You can get a lot of compaction with the front tires of a front end loader tractor (either farm tractor or TLB) with the bucket fully loaded with dirt and run the front tires back and forth over the area. This is the way I compacted around my overflow pipes in all my ponds. This is another work around, but like the others I mentioned is not efficient use of time, labor or machinery if a large area needs to be compacted.

I use the loaded front tires to compact around pipes and narrow areas that need to be compacted as I can steer the tractor right into the area that needs it. You have to hand compact under the pipe, but once you get the area right underneath the pipe, a person can run the tractor tires right along the pipe, add clay, repeat till there is enough dirt over the pipe to not collapse it and compact over the top.

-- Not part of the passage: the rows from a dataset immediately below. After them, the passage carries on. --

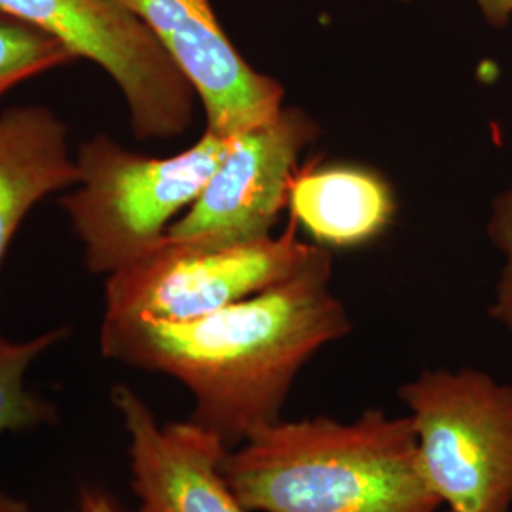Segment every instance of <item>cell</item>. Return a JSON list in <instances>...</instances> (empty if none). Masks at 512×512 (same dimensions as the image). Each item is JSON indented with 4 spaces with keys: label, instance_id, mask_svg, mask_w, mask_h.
<instances>
[{
    "label": "cell",
    "instance_id": "6da1fadb",
    "mask_svg": "<svg viewBox=\"0 0 512 512\" xmlns=\"http://www.w3.org/2000/svg\"><path fill=\"white\" fill-rule=\"evenodd\" d=\"M332 251L319 247L298 274L192 321L103 317V357L164 374L194 401L190 420L236 448L281 420L302 368L353 330L330 287Z\"/></svg>",
    "mask_w": 512,
    "mask_h": 512
},
{
    "label": "cell",
    "instance_id": "7a4b0ae2",
    "mask_svg": "<svg viewBox=\"0 0 512 512\" xmlns=\"http://www.w3.org/2000/svg\"><path fill=\"white\" fill-rule=\"evenodd\" d=\"M222 471L249 512H439L408 416L275 421L230 448Z\"/></svg>",
    "mask_w": 512,
    "mask_h": 512
},
{
    "label": "cell",
    "instance_id": "3957f363",
    "mask_svg": "<svg viewBox=\"0 0 512 512\" xmlns=\"http://www.w3.org/2000/svg\"><path fill=\"white\" fill-rule=\"evenodd\" d=\"M228 137L205 129L173 156H145L95 135L76 152L78 181L61 198L84 264L110 275L139 260L165 239L169 226L202 194Z\"/></svg>",
    "mask_w": 512,
    "mask_h": 512
},
{
    "label": "cell",
    "instance_id": "277c9868",
    "mask_svg": "<svg viewBox=\"0 0 512 512\" xmlns=\"http://www.w3.org/2000/svg\"><path fill=\"white\" fill-rule=\"evenodd\" d=\"M421 475L450 512L512 507V385L478 368H429L401 385Z\"/></svg>",
    "mask_w": 512,
    "mask_h": 512
},
{
    "label": "cell",
    "instance_id": "5b68a950",
    "mask_svg": "<svg viewBox=\"0 0 512 512\" xmlns=\"http://www.w3.org/2000/svg\"><path fill=\"white\" fill-rule=\"evenodd\" d=\"M291 220L279 236L238 241H164L107 275L105 315L116 319L192 321L268 291L298 274L317 245L296 236Z\"/></svg>",
    "mask_w": 512,
    "mask_h": 512
},
{
    "label": "cell",
    "instance_id": "8992f818",
    "mask_svg": "<svg viewBox=\"0 0 512 512\" xmlns=\"http://www.w3.org/2000/svg\"><path fill=\"white\" fill-rule=\"evenodd\" d=\"M109 74L137 139H173L192 126L196 93L147 25L114 0H0Z\"/></svg>",
    "mask_w": 512,
    "mask_h": 512
},
{
    "label": "cell",
    "instance_id": "52a82bcc",
    "mask_svg": "<svg viewBox=\"0 0 512 512\" xmlns=\"http://www.w3.org/2000/svg\"><path fill=\"white\" fill-rule=\"evenodd\" d=\"M321 135L302 107H285L268 122L226 139L219 164L198 200L175 220L167 238L238 243L274 236L289 207L300 158Z\"/></svg>",
    "mask_w": 512,
    "mask_h": 512
},
{
    "label": "cell",
    "instance_id": "ba28073f",
    "mask_svg": "<svg viewBox=\"0 0 512 512\" xmlns=\"http://www.w3.org/2000/svg\"><path fill=\"white\" fill-rule=\"evenodd\" d=\"M141 19L202 103L207 128L232 137L283 109L285 88L239 54L211 0H114Z\"/></svg>",
    "mask_w": 512,
    "mask_h": 512
},
{
    "label": "cell",
    "instance_id": "9c48e42d",
    "mask_svg": "<svg viewBox=\"0 0 512 512\" xmlns=\"http://www.w3.org/2000/svg\"><path fill=\"white\" fill-rule=\"evenodd\" d=\"M110 401L128 435L139 499L131 512H249L222 471L230 450L224 440L196 421L162 423L129 385H114Z\"/></svg>",
    "mask_w": 512,
    "mask_h": 512
},
{
    "label": "cell",
    "instance_id": "30bf717a",
    "mask_svg": "<svg viewBox=\"0 0 512 512\" xmlns=\"http://www.w3.org/2000/svg\"><path fill=\"white\" fill-rule=\"evenodd\" d=\"M311 243L351 251L382 238L397 217V196L380 171L353 162L298 167L289 207Z\"/></svg>",
    "mask_w": 512,
    "mask_h": 512
},
{
    "label": "cell",
    "instance_id": "8fae6325",
    "mask_svg": "<svg viewBox=\"0 0 512 512\" xmlns=\"http://www.w3.org/2000/svg\"><path fill=\"white\" fill-rule=\"evenodd\" d=\"M67 126L40 105L0 114V266L33 207L78 181Z\"/></svg>",
    "mask_w": 512,
    "mask_h": 512
},
{
    "label": "cell",
    "instance_id": "7c38bea8",
    "mask_svg": "<svg viewBox=\"0 0 512 512\" xmlns=\"http://www.w3.org/2000/svg\"><path fill=\"white\" fill-rule=\"evenodd\" d=\"M69 334V327H57L21 342L0 336V435L33 431L57 421L54 404L25 385V374L42 353Z\"/></svg>",
    "mask_w": 512,
    "mask_h": 512
},
{
    "label": "cell",
    "instance_id": "4fadbf2b",
    "mask_svg": "<svg viewBox=\"0 0 512 512\" xmlns=\"http://www.w3.org/2000/svg\"><path fill=\"white\" fill-rule=\"evenodd\" d=\"M78 57L37 25L0 12V97L38 74L71 65Z\"/></svg>",
    "mask_w": 512,
    "mask_h": 512
},
{
    "label": "cell",
    "instance_id": "5bb4252c",
    "mask_svg": "<svg viewBox=\"0 0 512 512\" xmlns=\"http://www.w3.org/2000/svg\"><path fill=\"white\" fill-rule=\"evenodd\" d=\"M486 236L501 260L488 313L499 327L512 332V183L492 200Z\"/></svg>",
    "mask_w": 512,
    "mask_h": 512
},
{
    "label": "cell",
    "instance_id": "9a60e30c",
    "mask_svg": "<svg viewBox=\"0 0 512 512\" xmlns=\"http://www.w3.org/2000/svg\"><path fill=\"white\" fill-rule=\"evenodd\" d=\"M410 2V0H399ZM484 19L494 27H505L512 19V0H475Z\"/></svg>",
    "mask_w": 512,
    "mask_h": 512
},
{
    "label": "cell",
    "instance_id": "2e32d148",
    "mask_svg": "<svg viewBox=\"0 0 512 512\" xmlns=\"http://www.w3.org/2000/svg\"><path fill=\"white\" fill-rule=\"evenodd\" d=\"M78 512H124L120 509V505L112 499V495L103 492V490H95L88 488L84 490V494L80 497V507Z\"/></svg>",
    "mask_w": 512,
    "mask_h": 512
},
{
    "label": "cell",
    "instance_id": "e0dca14e",
    "mask_svg": "<svg viewBox=\"0 0 512 512\" xmlns=\"http://www.w3.org/2000/svg\"><path fill=\"white\" fill-rule=\"evenodd\" d=\"M0 512H31L29 505L0 488Z\"/></svg>",
    "mask_w": 512,
    "mask_h": 512
},
{
    "label": "cell",
    "instance_id": "ac0fdd59",
    "mask_svg": "<svg viewBox=\"0 0 512 512\" xmlns=\"http://www.w3.org/2000/svg\"><path fill=\"white\" fill-rule=\"evenodd\" d=\"M444 512H450V511H444Z\"/></svg>",
    "mask_w": 512,
    "mask_h": 512
}]
</instances>
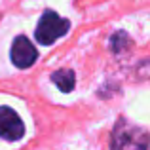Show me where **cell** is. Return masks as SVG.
I'll return each mask as SVG.
<instances>
[{"label": "cell", "mask_w": 150, "mask_h": 150, "mask_svg": "<svg viewBox=\"0 0 150 150\" xmlns=\"http://www.w3.org/2000/svg\"><path fill=\"white\" fill-rule=\"evenodd\" d=\"M10 59L17 69H29L38 59V51L27 36H17L13 40V44H11Z\"/></svg>", "instance_id": "obj_4"}, {"label": "cell", "mask_w": 150, "mask_h": 150, "mask_svg": "<svg viewBox=\"0 0 150 150\" xmlns=\"http://www.w3.org/2000/svg\"><path fill=\"white\" fill-rule=\"evenodd\" d=\"M70 29V21L65 17H61L55 11H44L36 25V30H34V36L40 42L42 46H51L57 38L65 36Z\"/></svg>", "instance_id": "obj_2"}, {"label": "cell", "mask_w": 150, "mask_h": 150, "mask_svg": "<svg viewBox=\"0 0 150 150\" xmlns=\"http://www.w3.org/2000/svg\"><path fill=\"white\" fill-rule=\"evenodd\" d=\"M150 135L144 127L127 120H118L110 137V150H148Z\"/></svg>", "instance_id": "obj_1"}, {"label": "cell", "mask_w": 150, "mask_h": 150, "mask_svg": "<svg viewBox=\"0 0 150 150\" xmlns=\"http://www.w3.org/2000/svg\"><path fill=\"white\" fill-rule=\"evenodd\" d=\"M25 135V125L19 114L10 106H0V139L19 141Z\"/></svg>", "instance_id": "obj_3"}, {"label": "cell", "mask_w": 150, "mask_h": 150, "mask_svg": "<svg viewBox=\"0 0 150 150\" xmlns=\"http://www.w3.org/2000/svg\"><path fill=\"white\" fill-rule=\"evenodd\" d=\"M51 82L61 89L63 93H70L76 86V76H74V70L70 69H59L51 74Z\"/></svg>", "instance_id": "obj_5"}]
</instances>
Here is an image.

Edit: as a side note, a friend and I "borrowed" a county sheepsfoot roller once on the weekend when they were not around. This has been a life time ago, back when I was in high school ( a LONG time ago). I was helping with a tractor pull (back when a tractor pull consisted of a sheet of steel as a sled that people jumped on as the tractor was moving down the track. The people sat in folding chairs along the track and were the ballast added as the tractor and sled moved along - definitely not OSHA approved). We took my tractor and swiped the sheepsfoot, filled it with water, compacted the track, drained it and returned it to the road ditch where we got it.

Last edited by snrub; 10/31/17 10:36 PM.